• Brief 1: Translate this sentence from the Lagrange multiplier solution into Spanish: "Note that $d(x,y,z)$ and $d(x,y,z)^2$ attain their extrema at the same values of $x,y,z$ , so we'll be working with the squared distance to avoid working out some slightly more complicated partial derivatives later."
• Brief 2:
Answer these questions from the Lagrange multiplier solution:
(a) What equation does the writer assume the plane should have?
(b) What value of λ results from adding the first three equations?
(c) What is the shortest distance?

• Source text:
I assume there are some plus signs that aren't rendering for some reason, so that the plane should be $x+y+z=1$ .

You're minimizing $d(x,y,z)=\sqrt{(x-4)^2+y^2+(z+5)^2}$ subject to the constraint $f(x,y,z)=x+y+z=1$ . Note that $d(x,y,z)$ and $d(x,y,z)^2$ attain their extrema at the same values of $x,y,z$ , so we'll be working with the squared distance to avoid working out some slightly more complicated partial derivatives later.

The Lagrangian is

$L(x,y,z,\lambda)=(x-4)^2+y^2+(z+5)^2+\lambda(x+y+z-1)$

Take your partial derivatives and set them equal to 0:

$\begin{cases}\dfrac{\partial L}{\partial x}=2(x-4)+\lambda=0\\\\\dfrac{\partial L}{\partial y}=2y+\lambda=0\\\\\dfrac{\partial L}{\partial z}=2(z+5)+\lambda=0\\\\\dfrac{\partial L}{\partial\lambda}=x+y+z-1=0\end{cases}\implies\begin{cases}2x+\lambda=8\\2y+\lambda=0\\2z+\lambda=-10\\x+y+z=1\end{cases}$

Adding the first three equations together yields

$2x+2y+2z+3\lambda=2(x+y+z)+3\lambda=2+3\lambda=-2\implies \lambda=-\dfrac43$

and plugging this into the first three equations, you find a critical point at $(x,y,z)=\left(\dfrac{14}3,\dfrac23,-\dfrac{13}3\right)$ .

The squared distance is then $d\left(\dfrac{14}3,\dfrac23,-\dfrac{13}3\right)^2=\dfrac43$ , which means the shortest distance must be $\sqrt{\dfrac43}=\dfrac2{\sqrt3}$ .

• Spatial reasoning material:
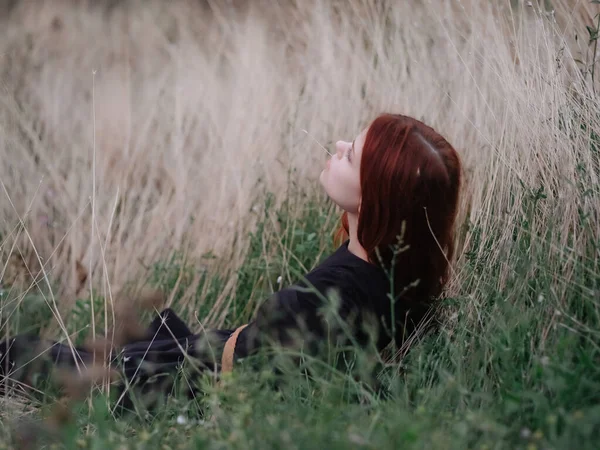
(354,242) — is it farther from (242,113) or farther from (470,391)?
(242,113)

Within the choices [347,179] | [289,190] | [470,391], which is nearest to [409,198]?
[347,179]

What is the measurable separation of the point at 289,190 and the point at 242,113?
591 mm

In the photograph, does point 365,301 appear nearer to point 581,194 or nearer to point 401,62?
point 581,194

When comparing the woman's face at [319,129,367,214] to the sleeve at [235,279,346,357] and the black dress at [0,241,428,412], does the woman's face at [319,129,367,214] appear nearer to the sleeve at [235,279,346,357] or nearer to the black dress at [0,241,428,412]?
the black dress at [0,241,428,412]

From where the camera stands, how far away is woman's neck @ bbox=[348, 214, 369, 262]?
2707mm

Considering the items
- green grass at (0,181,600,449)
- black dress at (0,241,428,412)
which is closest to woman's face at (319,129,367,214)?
black dress at (0,241,428,412)

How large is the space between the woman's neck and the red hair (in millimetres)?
52

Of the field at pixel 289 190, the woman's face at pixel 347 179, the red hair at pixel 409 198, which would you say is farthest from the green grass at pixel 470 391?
the woman's face at pixel 347 179

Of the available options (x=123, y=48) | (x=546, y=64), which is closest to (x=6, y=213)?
(x=123, y=48)

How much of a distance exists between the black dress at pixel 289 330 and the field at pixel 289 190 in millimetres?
134

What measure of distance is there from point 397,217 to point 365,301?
30cm

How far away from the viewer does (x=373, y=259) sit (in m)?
2.64

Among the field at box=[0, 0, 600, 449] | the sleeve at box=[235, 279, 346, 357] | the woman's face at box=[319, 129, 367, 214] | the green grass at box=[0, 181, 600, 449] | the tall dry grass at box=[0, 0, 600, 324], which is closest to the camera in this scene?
the green grass at box=[0, 181, 600, 449]

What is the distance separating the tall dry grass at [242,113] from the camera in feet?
10.0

• Full output 1: Observa que $d(x,y,z)$ y $d(x,y,z)^2$ alcanzan sus extremos en los mismos valores de $x,y,z$, así que trabajaremos con la distancia al cuadrado para evitar calcular más adelante algunas derivadas parciales un poco más complicadas.

• Full output 2:
(a) x + y + z = 1
(b) λ = −4/3
(c) 2/√3